The founder of Heritage Capital, an early investor in post-Soviet Russia, Browder raised the alarm after his Russian tax adviser Sergei Magnitsky died in a Russian prison in 2009.
Browder credited U.S. efforts to put a squeeze on the Kremlin since the war began, by putting a freeze on the assets of Russia’s central bank, chasing the oligarchs, halting exports of technology to Russia and supplying weapons to Ukraine.
But when it comes to getting Russian oligarchs’ money, Browder says “we’re only scratching the surface.”
Citing a “quite radical” solution, Browder says “what would solve the problem … is to force the people who set up these structures, the enablers, the lawyers, the accountants, the trustees under law to become whistleblowers for the government.”

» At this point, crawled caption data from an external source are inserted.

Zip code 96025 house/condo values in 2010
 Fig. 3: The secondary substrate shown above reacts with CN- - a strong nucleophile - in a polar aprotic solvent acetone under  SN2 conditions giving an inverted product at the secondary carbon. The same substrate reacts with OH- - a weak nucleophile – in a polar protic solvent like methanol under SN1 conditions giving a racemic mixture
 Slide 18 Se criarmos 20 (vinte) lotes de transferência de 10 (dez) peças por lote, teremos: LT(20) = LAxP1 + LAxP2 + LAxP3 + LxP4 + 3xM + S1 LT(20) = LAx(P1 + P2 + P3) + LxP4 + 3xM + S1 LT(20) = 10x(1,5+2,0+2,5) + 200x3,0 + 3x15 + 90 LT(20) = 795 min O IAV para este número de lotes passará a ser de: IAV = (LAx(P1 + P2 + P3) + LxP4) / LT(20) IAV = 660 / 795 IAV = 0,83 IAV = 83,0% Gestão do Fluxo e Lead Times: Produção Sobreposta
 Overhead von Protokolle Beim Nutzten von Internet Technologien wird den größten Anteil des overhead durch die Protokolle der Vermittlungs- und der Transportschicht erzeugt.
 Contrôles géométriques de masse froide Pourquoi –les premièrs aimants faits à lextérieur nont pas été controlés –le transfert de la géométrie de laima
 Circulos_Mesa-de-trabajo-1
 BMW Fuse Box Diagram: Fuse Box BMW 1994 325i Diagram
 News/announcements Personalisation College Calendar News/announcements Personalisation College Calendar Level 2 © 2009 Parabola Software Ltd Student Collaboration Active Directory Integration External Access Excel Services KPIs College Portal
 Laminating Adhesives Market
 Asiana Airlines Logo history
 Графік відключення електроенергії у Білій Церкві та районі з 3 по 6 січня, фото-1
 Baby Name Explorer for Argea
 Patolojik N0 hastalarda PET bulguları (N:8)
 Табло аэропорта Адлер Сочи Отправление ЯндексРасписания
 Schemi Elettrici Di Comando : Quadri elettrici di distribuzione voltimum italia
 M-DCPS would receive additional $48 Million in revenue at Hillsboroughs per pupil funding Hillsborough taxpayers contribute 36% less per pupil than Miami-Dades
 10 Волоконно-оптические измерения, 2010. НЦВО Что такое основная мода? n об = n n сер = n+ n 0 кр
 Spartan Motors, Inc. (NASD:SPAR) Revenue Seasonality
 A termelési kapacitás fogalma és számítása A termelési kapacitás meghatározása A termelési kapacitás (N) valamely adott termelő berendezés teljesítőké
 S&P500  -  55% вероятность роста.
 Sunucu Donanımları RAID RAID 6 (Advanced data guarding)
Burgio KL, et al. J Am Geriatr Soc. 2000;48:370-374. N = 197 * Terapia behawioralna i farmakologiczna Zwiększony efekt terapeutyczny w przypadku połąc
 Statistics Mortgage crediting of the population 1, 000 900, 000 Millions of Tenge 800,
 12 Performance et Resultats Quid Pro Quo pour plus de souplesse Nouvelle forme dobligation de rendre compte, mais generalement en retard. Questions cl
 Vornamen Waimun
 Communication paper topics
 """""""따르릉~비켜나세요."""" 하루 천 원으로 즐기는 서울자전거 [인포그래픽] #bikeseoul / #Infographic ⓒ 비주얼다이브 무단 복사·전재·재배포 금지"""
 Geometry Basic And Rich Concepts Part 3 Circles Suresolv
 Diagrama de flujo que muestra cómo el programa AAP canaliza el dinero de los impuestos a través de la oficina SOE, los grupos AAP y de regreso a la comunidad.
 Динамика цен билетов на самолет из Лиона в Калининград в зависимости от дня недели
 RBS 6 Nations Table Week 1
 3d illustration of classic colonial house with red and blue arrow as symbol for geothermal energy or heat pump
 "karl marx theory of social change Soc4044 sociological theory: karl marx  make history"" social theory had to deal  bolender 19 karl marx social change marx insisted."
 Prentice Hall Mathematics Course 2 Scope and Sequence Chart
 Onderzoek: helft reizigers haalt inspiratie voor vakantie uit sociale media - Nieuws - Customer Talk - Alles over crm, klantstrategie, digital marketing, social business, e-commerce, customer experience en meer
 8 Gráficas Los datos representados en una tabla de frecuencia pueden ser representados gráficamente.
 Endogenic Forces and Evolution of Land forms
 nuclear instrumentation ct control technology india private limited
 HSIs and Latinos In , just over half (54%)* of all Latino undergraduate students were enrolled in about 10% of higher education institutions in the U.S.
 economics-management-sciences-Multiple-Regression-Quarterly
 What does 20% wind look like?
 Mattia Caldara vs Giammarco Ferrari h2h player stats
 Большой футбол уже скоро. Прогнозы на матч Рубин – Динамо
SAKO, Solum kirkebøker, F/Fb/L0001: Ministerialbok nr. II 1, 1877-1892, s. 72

He says such an amendment to money laundering and sanctions laws should come with fines and imprisonment.
The European Union’s top official said the 27-nation bloc should avoid becoming dependent to untrustworthy countries, like it did with fossil fuels from Russia, as it moves toward a greener economy with the need to find crucial raw materials.
Speaking Tuesday at the World Economic Forum’s annual gathering in Davos, European Commission Ursula von der Leyen said the “economies of the future” will no longer rely on oil and coal.
She says the green and digital transitions will increase the need for materials like lithium and silicon metal required for batteries, chips, electric vehicles or wind turbines.
The head of the EU’s executive arm says “we rely on a handful of producers in the world. So, we must avoid falling into the same trap as with oil and gas.”
Von der Leyen said the EU has secured materials partnerships with countries like Canada.
She added that the war in Ukraine has strengthened Europe’s determination to quickly get rid of Russian fossil fuels. EU countries have approved an embargo on coal from Russia but has yet to find a deal on sanctions targeting oil.
The head of the European Union’s executive arm says Russia’s war in Ukraine should end with a “strategic failure” for the invading country as she pledged Tuesday that the bloc will continue to invest massively in support of the war-torn nation.
In addition to the economic sanctions imposed on Russia and the military aid provided to Ukraine, European Commission President Ursula von der Leyen said the 27-nation EU has proposed over 10 billion euros in macro-financial assistance, the largest package ever offered to a third country.
She said the World Economic Forum’s annual gathering that the EU is “mobilizing our full economic power" and “we will, hand in hand, help Ukraine rise from the ashes.”
Von der Leyen added that reconstruction efforts also should aim to modernize Ukraine’s administration. It will be required if the country wants to join the 27-nation bloc in the future.
She says the reforms should “firmly establish the rule of law and the independence of (Ukraine’s) judiciary” and help tackle corruption.
The World Economic Forum’s annual gathering is resuming for a second day, with business leaders, government officials, representatives from global institutions and journalists gearing up for more panel talks and networking at the exclusive meeting in the Swiss Alps.
Tuesday’s agenda in Davos is packed with sessions on one of the meeting’s key themes — climate change. U.S. climate envoy John Kerry is due to make an appearance.
There also will be addresses by Spanish Prime Minister Pedro Sanchez, European Commission President Ursula von der Leyen and NATO Secretary-General Jens Stoltenberg.
Meanwhile, outside the conference venue, a Ukrainian activist was planning a street performance to urge foreign energy companies to stop doing business with Russia.
Later, billionaire financier George Soros is hosting a dinner for media — a non-official forum event but a fixture outside the Davos meeting.